Please reply with one number only: how many lines in the entries below contain the string "africana".

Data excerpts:
-- -- --
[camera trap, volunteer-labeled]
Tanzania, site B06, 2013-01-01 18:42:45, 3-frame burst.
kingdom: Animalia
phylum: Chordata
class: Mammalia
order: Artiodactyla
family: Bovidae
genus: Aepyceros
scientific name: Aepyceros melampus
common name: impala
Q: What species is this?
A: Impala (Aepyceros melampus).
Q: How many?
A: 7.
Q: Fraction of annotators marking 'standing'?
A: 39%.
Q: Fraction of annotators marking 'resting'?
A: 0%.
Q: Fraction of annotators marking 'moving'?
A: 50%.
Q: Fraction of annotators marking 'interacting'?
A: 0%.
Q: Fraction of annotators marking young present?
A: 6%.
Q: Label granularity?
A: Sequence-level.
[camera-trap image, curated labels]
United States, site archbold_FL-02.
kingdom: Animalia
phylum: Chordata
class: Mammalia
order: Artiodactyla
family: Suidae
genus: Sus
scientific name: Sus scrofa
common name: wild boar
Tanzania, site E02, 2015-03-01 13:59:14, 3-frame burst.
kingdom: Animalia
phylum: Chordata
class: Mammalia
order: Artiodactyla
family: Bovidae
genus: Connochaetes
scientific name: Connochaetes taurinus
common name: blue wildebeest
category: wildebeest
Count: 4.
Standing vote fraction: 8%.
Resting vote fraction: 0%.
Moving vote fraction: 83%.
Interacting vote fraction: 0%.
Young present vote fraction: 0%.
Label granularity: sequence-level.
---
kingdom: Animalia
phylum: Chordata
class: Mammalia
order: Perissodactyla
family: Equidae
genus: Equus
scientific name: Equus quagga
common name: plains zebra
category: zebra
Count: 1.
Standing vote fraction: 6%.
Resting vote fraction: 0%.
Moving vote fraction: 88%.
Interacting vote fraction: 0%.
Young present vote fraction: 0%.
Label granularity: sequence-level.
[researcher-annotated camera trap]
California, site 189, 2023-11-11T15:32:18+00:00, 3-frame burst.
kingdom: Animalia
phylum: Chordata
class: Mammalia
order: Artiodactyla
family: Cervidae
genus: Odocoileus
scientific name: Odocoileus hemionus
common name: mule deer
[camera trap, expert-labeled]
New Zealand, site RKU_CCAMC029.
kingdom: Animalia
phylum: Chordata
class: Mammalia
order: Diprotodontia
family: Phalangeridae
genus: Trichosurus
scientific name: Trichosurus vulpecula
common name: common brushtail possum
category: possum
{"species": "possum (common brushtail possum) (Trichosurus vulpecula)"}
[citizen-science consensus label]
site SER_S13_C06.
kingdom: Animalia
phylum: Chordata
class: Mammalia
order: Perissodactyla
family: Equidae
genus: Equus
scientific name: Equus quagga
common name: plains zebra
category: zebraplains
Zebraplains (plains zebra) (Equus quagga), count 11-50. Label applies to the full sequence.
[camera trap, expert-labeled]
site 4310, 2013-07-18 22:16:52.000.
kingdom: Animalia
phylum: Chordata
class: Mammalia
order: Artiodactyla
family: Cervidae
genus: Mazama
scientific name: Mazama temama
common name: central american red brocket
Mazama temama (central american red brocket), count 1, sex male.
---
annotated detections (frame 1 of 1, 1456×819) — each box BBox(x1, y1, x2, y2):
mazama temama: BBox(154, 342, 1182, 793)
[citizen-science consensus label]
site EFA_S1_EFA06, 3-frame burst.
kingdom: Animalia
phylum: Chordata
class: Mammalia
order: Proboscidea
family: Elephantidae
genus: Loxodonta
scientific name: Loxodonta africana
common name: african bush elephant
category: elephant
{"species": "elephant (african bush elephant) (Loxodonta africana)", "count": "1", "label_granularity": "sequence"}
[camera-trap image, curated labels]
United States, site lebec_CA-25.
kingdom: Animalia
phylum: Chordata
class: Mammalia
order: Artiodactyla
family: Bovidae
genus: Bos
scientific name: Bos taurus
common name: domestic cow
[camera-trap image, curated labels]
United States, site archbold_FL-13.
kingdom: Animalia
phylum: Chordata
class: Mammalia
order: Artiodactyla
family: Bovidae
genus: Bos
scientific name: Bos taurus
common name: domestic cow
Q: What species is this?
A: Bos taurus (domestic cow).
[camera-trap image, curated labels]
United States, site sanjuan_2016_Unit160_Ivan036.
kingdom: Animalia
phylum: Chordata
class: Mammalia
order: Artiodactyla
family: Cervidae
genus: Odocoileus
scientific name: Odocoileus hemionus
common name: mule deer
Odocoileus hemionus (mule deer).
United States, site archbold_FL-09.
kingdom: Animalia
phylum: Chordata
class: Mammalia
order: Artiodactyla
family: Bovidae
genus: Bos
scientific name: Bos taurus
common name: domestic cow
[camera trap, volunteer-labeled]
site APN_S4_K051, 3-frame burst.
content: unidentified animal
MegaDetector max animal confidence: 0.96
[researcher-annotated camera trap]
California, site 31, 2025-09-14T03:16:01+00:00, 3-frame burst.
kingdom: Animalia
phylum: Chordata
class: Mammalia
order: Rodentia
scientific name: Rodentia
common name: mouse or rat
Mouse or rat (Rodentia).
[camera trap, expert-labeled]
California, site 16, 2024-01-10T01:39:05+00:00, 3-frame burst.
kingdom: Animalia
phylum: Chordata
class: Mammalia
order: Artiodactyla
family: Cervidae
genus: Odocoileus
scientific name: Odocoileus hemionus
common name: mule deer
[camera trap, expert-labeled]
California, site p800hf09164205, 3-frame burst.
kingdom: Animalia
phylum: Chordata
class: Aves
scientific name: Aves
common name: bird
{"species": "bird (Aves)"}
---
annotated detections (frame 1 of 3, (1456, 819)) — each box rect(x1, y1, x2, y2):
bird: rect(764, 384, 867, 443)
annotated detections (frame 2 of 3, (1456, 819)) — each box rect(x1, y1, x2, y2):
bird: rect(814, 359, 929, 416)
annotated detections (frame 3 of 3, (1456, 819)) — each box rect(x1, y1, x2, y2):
-- -- --
-- Solved exercise --
2